Stored data entries
.....

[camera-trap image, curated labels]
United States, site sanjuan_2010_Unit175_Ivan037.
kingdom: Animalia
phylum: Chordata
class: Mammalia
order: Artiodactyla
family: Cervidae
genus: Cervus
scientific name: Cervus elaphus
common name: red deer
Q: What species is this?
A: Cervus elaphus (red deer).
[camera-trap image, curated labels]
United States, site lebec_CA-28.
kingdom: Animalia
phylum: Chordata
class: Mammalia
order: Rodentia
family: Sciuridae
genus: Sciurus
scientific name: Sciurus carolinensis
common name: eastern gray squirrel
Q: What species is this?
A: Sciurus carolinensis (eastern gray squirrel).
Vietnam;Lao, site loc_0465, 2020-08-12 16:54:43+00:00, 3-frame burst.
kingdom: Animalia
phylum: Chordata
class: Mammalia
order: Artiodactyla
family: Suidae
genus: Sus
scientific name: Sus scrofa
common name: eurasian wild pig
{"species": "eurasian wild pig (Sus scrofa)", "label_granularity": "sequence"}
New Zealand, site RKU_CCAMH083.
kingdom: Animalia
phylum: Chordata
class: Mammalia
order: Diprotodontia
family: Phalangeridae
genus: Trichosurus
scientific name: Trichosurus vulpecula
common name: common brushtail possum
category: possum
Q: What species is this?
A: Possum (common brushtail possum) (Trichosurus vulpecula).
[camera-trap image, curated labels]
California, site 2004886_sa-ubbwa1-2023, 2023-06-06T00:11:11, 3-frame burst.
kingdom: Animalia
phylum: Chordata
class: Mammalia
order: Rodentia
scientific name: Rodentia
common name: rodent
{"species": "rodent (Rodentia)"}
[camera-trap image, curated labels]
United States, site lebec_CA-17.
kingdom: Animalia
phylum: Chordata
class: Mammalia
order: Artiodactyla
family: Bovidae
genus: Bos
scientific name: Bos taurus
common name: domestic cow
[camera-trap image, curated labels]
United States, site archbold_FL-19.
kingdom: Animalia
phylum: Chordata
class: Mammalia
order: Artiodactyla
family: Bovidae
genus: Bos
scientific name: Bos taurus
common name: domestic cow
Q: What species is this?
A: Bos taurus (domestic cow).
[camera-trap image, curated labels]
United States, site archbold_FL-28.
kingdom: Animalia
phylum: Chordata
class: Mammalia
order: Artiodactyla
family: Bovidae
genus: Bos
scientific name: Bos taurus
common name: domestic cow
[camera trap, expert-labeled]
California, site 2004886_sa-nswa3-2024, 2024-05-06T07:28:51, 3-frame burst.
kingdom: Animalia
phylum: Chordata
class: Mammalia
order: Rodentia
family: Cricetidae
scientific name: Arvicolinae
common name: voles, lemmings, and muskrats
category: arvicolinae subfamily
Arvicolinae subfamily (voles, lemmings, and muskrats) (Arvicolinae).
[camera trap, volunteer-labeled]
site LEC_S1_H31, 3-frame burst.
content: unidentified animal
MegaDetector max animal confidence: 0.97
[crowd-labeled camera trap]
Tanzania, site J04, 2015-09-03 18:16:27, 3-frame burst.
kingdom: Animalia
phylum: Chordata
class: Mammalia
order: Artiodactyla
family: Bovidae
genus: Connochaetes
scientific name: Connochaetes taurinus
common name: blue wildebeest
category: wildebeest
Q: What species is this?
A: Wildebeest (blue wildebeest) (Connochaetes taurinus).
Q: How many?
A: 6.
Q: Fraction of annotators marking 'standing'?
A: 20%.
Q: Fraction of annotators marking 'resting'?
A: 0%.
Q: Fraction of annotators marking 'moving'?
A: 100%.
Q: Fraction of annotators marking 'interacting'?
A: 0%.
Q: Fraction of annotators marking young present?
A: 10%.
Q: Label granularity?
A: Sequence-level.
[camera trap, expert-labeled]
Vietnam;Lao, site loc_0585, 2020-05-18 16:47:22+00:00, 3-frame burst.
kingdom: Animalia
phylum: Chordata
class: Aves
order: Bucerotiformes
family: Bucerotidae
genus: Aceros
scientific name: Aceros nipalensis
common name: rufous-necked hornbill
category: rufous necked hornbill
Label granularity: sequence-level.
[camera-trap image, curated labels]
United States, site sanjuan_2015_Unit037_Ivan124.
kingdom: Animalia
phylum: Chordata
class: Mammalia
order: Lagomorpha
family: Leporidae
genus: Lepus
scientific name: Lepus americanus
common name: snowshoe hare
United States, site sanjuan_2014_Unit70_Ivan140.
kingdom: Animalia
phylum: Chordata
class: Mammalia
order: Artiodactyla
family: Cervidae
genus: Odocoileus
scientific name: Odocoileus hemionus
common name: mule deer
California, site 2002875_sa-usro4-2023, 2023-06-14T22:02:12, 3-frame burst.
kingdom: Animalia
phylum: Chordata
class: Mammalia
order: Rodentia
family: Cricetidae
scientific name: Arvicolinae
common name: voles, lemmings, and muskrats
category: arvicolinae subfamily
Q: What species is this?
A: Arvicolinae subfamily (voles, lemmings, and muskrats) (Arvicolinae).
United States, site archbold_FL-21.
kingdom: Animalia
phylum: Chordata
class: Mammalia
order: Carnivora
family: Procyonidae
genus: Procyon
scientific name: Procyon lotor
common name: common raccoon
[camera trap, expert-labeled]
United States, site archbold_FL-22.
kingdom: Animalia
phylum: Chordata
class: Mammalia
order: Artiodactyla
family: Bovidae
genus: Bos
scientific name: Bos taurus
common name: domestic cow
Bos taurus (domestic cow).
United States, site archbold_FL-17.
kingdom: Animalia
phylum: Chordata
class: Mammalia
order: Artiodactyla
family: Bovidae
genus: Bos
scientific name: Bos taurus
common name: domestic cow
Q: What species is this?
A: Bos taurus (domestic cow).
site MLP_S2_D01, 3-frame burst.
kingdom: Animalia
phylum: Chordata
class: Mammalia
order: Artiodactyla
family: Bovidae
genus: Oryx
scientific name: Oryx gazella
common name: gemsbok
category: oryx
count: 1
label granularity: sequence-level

.....

Each entry is to be retyped precisely as it stands.

Exercise solution
[camera-trap image, curated labels]
United States, site sanjuan_2010_Unit175_Ivan037.
kingdom: Animalia
phylum: Chordata
class: Mammalia
order: Artiodactyla
family: Cervidae
genus: Cervus
scientific name: Cervus elaphus
common name: red deer
Q: What species is this?
A: Cervus elaphus (red deer).
[camera-trap image, curated labels]
United States, site lebec_CA-28.
kingdom: Animalia
phylum: Chordata
class: Mammalia
order: Rodentia
family: Sciuridae
genus: Sciurus
scientific name: Sciurus carolinensis
common name: eastern gray squirrel
Q: What species is this?
A: Sciurus carolinensis (eastern gray squirrel).
Vietnam;Lao, site loc_0465, 2020-08-12 16:54:43+00:00, 3-frame burst.
kingdom: Animalia
phylum: Chordata
class: Mammalia
order: Artiodactyla
family: Suidae
genus: Sus
scientific name: Sus scrofa
common name: eurasian wild pig
{"species": "eurasian wild pig (Sus scrofa)", "label_granularity": "sequence"}
New Zealand, site RKU_CCAMH083.
kingdom: Animalia
phylum: Chordata
class: Mammalia
order: Diprotodontia
family: Phalangeridae
genus: Trichosurus
scientific name: Trichosurus vulpecula
common name: common brushtail possum
category: possum
Q: What species is this?
A: Possum (common brushtail possum) (Trichosurus vulpecula).
[camera-trap image, curated labels]
California, site 2004886_sa-ubbwa1-2023, 2023-06-06T00:11:11, 3-frame burst.
kingdom: Animalia
phylum: Chordata
class: Mammalia
order: Rodentia
scientific name: Rodentia
common name: rodent
{"species": "rodent (Rodentia)"}
[camera-trap image, curated labels]
United States, site lebec_CA-17.
kingdom: Animalia
phylum: Chordata
class: Mammalia
order: Artiodactyla
family: Bovidae
genus: Bos
scientific name: Bos taurus
common name: domestic cow
[camera-trap image, curated labels]
United States, site archbold_FL-19.
kingdom: Animalia
phylum: Chordata
class: Mammalia
order: Artiodactyla
family: Bovidae
genus: Bos
scientific name: Bos taurus
common name: domestic cow
Q: What species is this?
A: Bos taurus (domestic cow).
[camera-trap image, curated labels]
United States, site archbold_FL-28.
kingdom: Animalia
phylum: Chordata
class: Mammalia
order: Artiodactyla
family: Bovidae
genus: Bos
scientific name: Bos taurus
common name: domestic cow
[camera trap, expert-labeled]
California, site 2004886_sa-nswa3-2024, 2024-05-06T07:28:51, 3-frame burst.
kingdom: Animalia
phylum: Chordata
class: Mammalia
order: Rodentia
family: Cricetidae
scientific name: Arvicolinae
common name: voles, lemmings, and muskrats
category: arvicolinae subfamily
Arvicolinae subfamily (voles, lemmings, and muskrats) (Arvicolinae).
[camera trap, volunteer-labeled]
site LEC_S1_H31, 3-frame burst.
content: unidentified animal
MegaDetector max animal confidence: 0.97
[crowd-labeled camera trap]
Tanzania, site J04, 2015-09-03 18:16:27, 3-frame burst.
kingdom: Animalia
phylum: Chordata
class: Mammalia
order: Artiodactyla
family: Bovidae
genus: Connochaetes
scientific name: Connochaetes taurinus
common name: blue wildebeest
category: wildebeest
Q: What species is this?
A: Wildebeest (blue wildebeest) (Connochaetes taurinus).
Q: How many?
A: 6.
Q: Fraction of annotators marking 'standing'?
A: 20%.
Q: Fraction of annotators marking 'resting'?
A: 0%.
Q: Fraction of annotators marking 'moving'?
A: 100%.
Q: Fraction of annotators marking 'interacting'?
A: 0%.
Q: Fraction of annotators marking young present?
A: 10%.
Q: Label granularity?
A: Sequence-level.
[camera trap, expert-labeled]
Vietnam;Lao, site loc_0585, 2020-05-18 16:47:22+00:00, 3-frame burst.
kingdom: Animalia
phylum: Chordata
class: Aves
order: Bucerotiformes
family: Bucerotidae
genus: Aceros
scientific name: Aceros nipalensis
common name: rufous-necked hornbill
category: rufous necked hornbill
Label granularity: sequence-level.
[camera-trap image, curated labels]
United States, site sanjuan_2015_Unit037_Ivan124.
kingdom: Animalia
phylum: Chordata
class: Mammalia
order: Lagomorpha
family: Leporidae
genus: Lepus
scientific name: Lepus americanus
common name: snowshoe hare
United States, site sanjuan_2014_Unit70_Ivan140.
kingdom: Animalia
phylum: Chordata
class: Mammalia
order: Artiodactyla
family: Cervidae
genus: Odocoileus
scientific name: Odocoileus hemionus
common name: mule deer
California, site 2002875_sa-usro4-2023, 2023-06-14T22:02:12, 3-frame burst.
kingdom: Animalia
phylum: Chordata
class: Mammalia
order: Rodentia
family: Cricetidae
scientific name: Arvicolinae
common name: voles, lemmings, and muskrats
category: arvicolinae subfamily
Q: What species is this?
A: Arvicolinae subfamily (voles, lemmings, and muskrats) (Arvicolinae).
United States, site archbold_FL-21.
kingdom: Animalia
phylum: Chordata
class: Mammalia
order: Carnivora
family: Procyonidae
genus: Procyon
scientific name: Procyon lotor
common name: common raccoon
[camera trap, expert-labeled]
United States, site archbold_FL-22.
kingdom: Animalia
phylum: Chordata
class: Mammalia
order: Artiodactyla
family: Bovidae
genus: Bos
scientific name: Bos taurus
common name: domestic cow
Bos taurus (domestic cow).
United States, site archbold_FL-17.
kingdom: Animalia
phylum: Chordata
class: Mammalia
order: Artiodactyla
family: Bovidae
genus: Bos
scientific name: Bos taurus
common name: domestic cow
Q: What species is this?
A: Bos taurus (domestic cow).
site MLP_S2_D01, 3-frame burst.
kingdom: Animalia
phylum: Chordata
class: Mammalia
order: Artiodactyla
family: Bovidae
genus: Oryx
scientific name: Oryx gazella
common name: gemsbok
category: oryx
count: 1
label granularity: sequence-level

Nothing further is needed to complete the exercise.